— Exercise brief —
Would you return, word for word, the lines of the data below from the line with "[crowd-labeled camera trap]" through the line with "common name: african bush elephant", and no others?

— The input —
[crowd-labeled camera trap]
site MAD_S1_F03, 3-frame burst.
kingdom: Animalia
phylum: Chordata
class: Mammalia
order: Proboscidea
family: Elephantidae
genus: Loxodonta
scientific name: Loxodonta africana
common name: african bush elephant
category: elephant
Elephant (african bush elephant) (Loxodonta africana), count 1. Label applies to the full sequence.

==

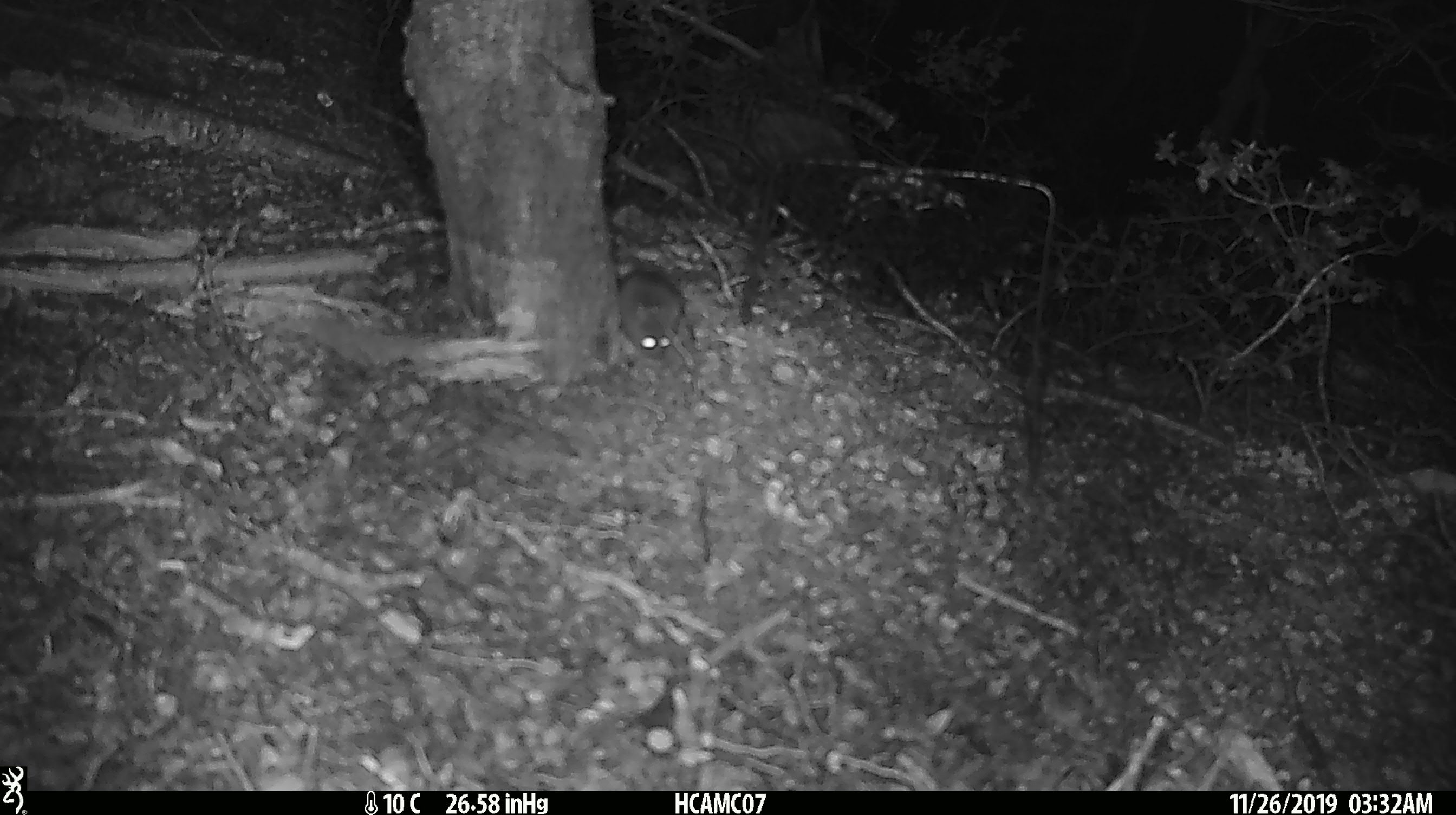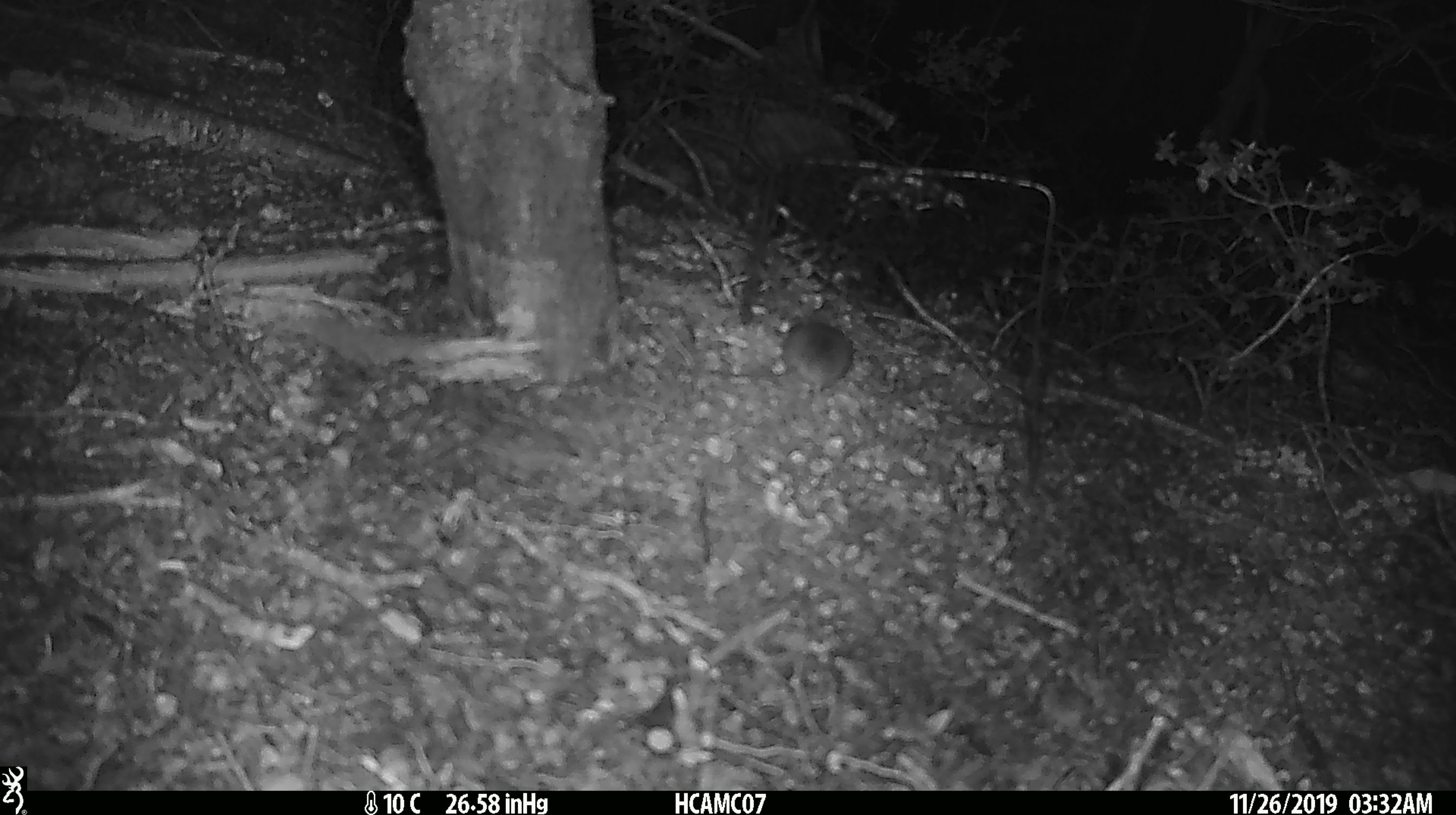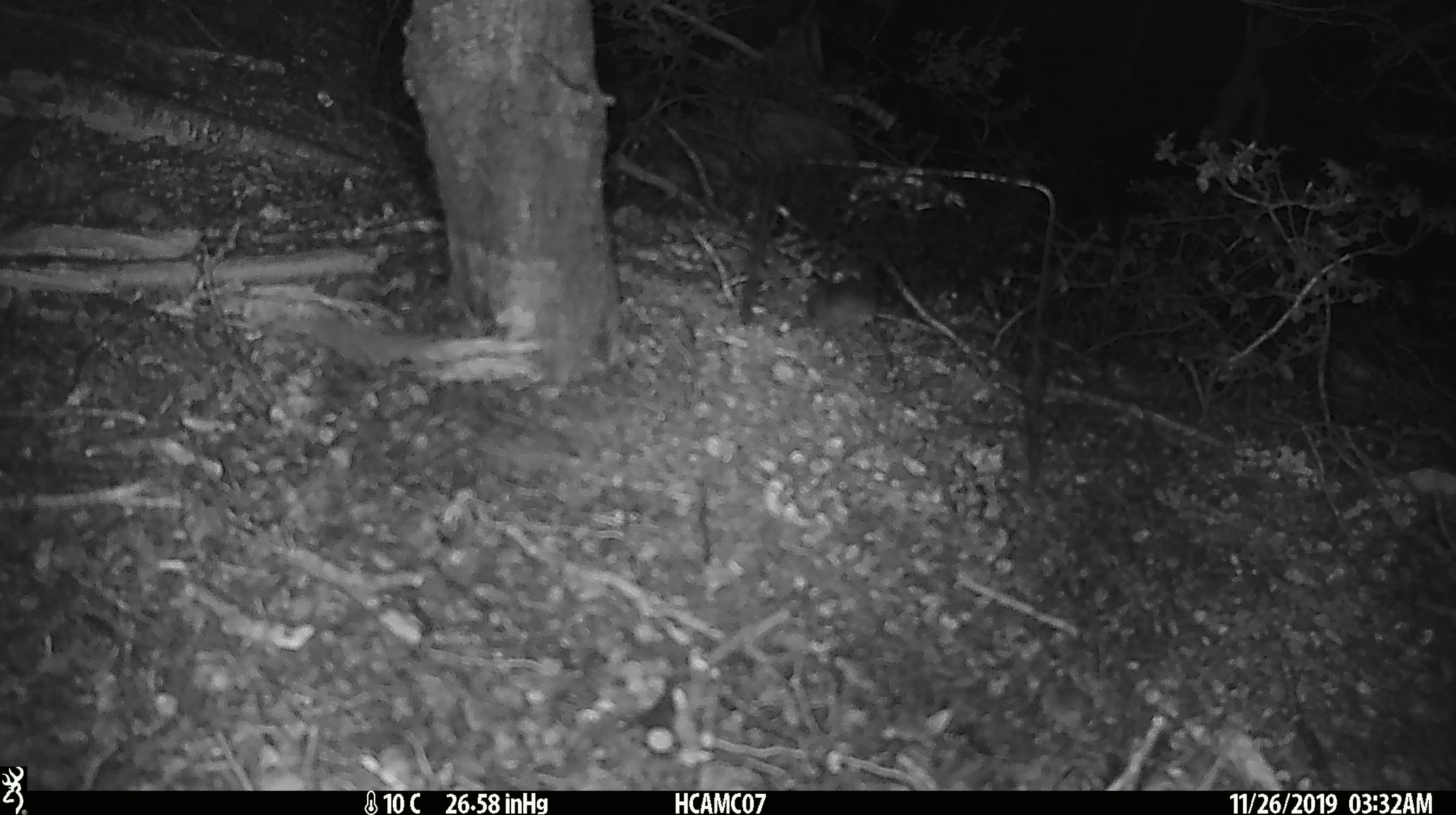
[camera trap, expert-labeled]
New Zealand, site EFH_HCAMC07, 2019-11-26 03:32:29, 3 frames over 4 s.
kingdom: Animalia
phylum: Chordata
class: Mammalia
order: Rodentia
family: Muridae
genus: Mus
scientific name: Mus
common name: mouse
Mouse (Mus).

— Solution for this exercise —
[crowd-labeled camera trap]
site MAD_S1_F03, 3-frame burst.
kingdom: Animalia
phylum: Chordata
class: Mammalia
order: Proboscidea
family: Elephantidae
genus: Loxodonta
scientific name: Loxodonta africana
common name: african bush elephant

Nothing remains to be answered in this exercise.